There are many ways to go about fixing this situation. In terms of education, expanding the focus from biology alone to discuss the lived experience and practicalities of periods is a priority. Furthermore, menstruation should also be regularly taught rather than relegated to one lesson. Finally, it is vital to include those traditionally excluded from these lessons such as disabled students, 44.5% of whom had received no sexual education at all, as well as transgender and non-binary students. The inclusion of boys is particularly important to ensure that they, rather than joking about periods or bullying their fellow students, understand what menstruators go through and are able to offer support.
As the state of PSHE indicates, many of us didn’t receive the education we needed to about menstruation. Acknowledging and addressing these knowledge gaps will enable the subject to be spoken about more openly. It is particularly important in an environment like Kent where many students will go on to have important roles and so have the potential to be drivers of social change.
The final contributor to period poverty is the shame surrounding menstruation – a ‘menstrual stigma’. This issue is strikingly common. 48% of girls embarrassed by their period as do 56% of 14-year-olds. This demonstrates a harmful belief among menstruators that there is something wrong with their normal bodily functions. That belief has been shown to directly affect things like school attendance and, therefore, menstruators’ education and future opportunities. How then can this stigma be addressed?
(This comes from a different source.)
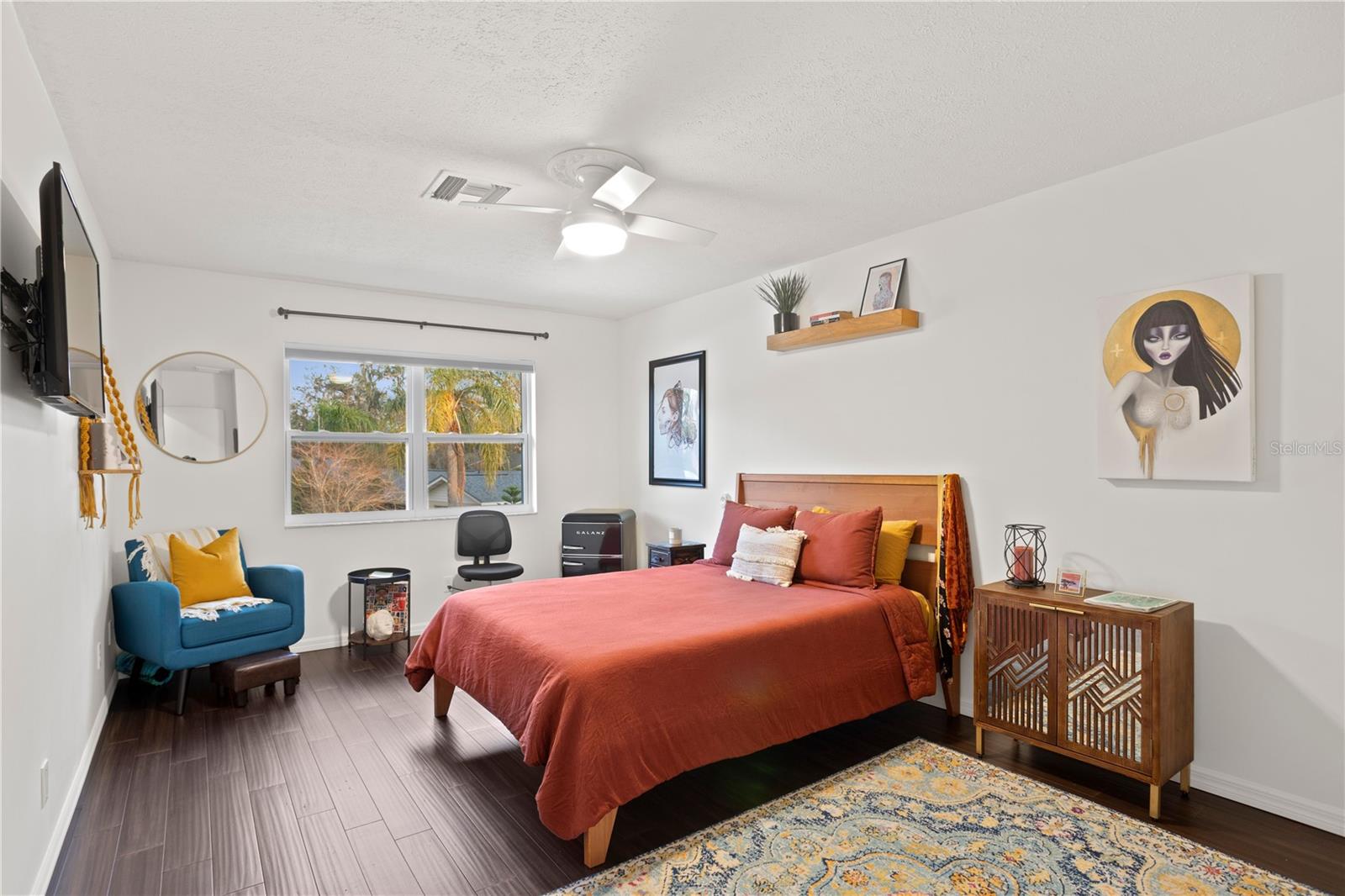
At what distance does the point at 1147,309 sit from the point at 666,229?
2.03 meters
Talking about periods is an important first step because shame cannot survive being spoken. However, the emotional strain that some may feel in having these conversations is not to be underestimated. Negatives associations with menstruation have been in place for society for years, and consistently reinforced, for instance, through advertising which relies on euphemistically using blue liquid and emphasising ‘cleanliness’ – shamelessly suggesting that menstruation is unhygienic. As such, an effort to ‘reclaim’ menstruation is necessary to replace negative connotations with positive ones and there are numerous examples of how to do so. Plan UK suggested, for instance, associating menstruation with maturity. Slam-poet Dominique Christina, in ‘The Period Poem’, associates menstruation with strength, nature and feminist politics. It is this reclamation of menstruation which is so important in ending the shame and taboo that is so prevalent in our society.
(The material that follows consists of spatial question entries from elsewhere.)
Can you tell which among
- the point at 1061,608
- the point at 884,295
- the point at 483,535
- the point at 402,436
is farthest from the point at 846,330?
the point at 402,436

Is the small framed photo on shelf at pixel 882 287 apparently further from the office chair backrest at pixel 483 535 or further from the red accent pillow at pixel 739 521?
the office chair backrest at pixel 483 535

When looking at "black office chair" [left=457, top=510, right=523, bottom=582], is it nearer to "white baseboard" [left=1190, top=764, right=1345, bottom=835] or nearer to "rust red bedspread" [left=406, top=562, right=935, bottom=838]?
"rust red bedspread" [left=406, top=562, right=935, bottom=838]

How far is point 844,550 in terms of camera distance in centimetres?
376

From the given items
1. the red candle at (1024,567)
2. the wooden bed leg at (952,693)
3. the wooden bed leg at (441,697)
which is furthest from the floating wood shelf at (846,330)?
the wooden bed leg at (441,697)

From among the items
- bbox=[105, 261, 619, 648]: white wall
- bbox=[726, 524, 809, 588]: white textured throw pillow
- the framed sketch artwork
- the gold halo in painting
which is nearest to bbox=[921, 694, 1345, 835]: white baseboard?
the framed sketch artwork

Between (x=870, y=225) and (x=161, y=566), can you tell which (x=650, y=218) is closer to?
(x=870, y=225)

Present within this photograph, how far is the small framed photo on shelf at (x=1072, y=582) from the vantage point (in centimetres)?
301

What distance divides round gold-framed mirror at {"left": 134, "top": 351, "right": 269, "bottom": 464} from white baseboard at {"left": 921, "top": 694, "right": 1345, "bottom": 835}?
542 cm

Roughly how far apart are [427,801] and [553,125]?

Ending menstrual stigma, ensuring all menstruators can access necessary products and expanding and improving education are all vital steps necessary to ending the ‘toxic trio’ of period poverty. It should be borne in mind that the period poverty around the globe robs the world of girls’ potential, and steals their happiness. It is, therefore, vital that period poverty is viewed as a global problem of great urgency, which we are all capable of helping to end.